When it comes to machine learning training, people tend to focus on the compute. We always want to know if the training is being done on specialized parallel X86 devices, like Intel’s Xeon Phi, or on massively parallel GPU devices, like Nvidia’s “Pascal” and “Volta” accelerators, or even on custom devices from the likes of Nervana Systems (now part of Intel), Wave Systems, Graphcore, Google, or Fujitsu.
But as is the case with other kinds of high performance computing, the network matters when it comes to machine learning, and it can be the differentiating factor in getting good performance out of whatever compute is acquired to run a machine learning framework on a cluster.
No one is going to suggest that the network is the computer – that was a very loose but useful metaphor back in the dot-com days. But when it comes to machine learning, the network certainly can be a coprocessor, much as it has been in InfiniBand networks for traditional HPC simulation and modeling applications. It helps to have an architecture that has useful math units and is programmable, not hard wired down to the transistors. Barefoot Networks, thanks to its Tofino switch ASICs and its P4 programming language, has both, and it is leveraging these capabilities to accelerate machine learning training.
“I would like to say that we had the foresight to add machine learning algorithms to the switch, but we did not,” concedes Ed Doe, vice president of product, business, and strategy, to The Next Platform. “And that is the beauty of it. These machine learning routines are just another P4 application, and we do not have to build specialized engines for these functions.”
Putting More Network Into Neural Nets
The reason you want a programmable network in the first place is so the network can adapt to different workloads that share the network and that change over time. The network – meaning the physical infrastructure for switching, not the neural network kind – can provide what Barefoot Networks is calling computational networking. First and foremost, the network is privy to all traffic that goes from one node to another, and not only can it see bottlenecks in the sharing of data, it can also process data and transmit it in a multicast fashion. A switch ASIC is designed to process billions of operations per second, so it has the compute capability and the bandwidth to help with machine learning algorithms.
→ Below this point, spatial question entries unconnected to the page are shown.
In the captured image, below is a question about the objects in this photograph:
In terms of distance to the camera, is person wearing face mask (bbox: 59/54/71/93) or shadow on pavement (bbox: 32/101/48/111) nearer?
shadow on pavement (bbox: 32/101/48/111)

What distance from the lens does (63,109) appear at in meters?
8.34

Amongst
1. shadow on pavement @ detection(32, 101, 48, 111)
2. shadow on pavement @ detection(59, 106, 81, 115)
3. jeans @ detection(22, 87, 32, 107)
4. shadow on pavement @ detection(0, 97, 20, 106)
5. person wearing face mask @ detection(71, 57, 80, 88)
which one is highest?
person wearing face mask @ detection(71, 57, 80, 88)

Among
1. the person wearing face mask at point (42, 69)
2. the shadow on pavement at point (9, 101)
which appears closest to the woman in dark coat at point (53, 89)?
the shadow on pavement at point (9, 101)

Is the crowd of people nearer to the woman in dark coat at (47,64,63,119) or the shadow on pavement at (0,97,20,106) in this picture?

“Machine learning training is incredibly network intensive,” explains Doe. “You are throwing vast amounts of data, sharding it and sending it to a lot of different compute elements for training the model, and then all of the different training engines need to coordinate their neural network weights and resynchronize with each other to get a cumulative benefit. That resynchronization is a performance bottleneck. We have found that you can operate on this data directly in the network, so instead of having each engine passing around data to do the averaging on the cluster, you can send it all to the common network node, have it do the operations, and then share that result with all of the nodes in a training network. By doing this, you have taken an N squared problem down to linear. This accelerates training workloads.”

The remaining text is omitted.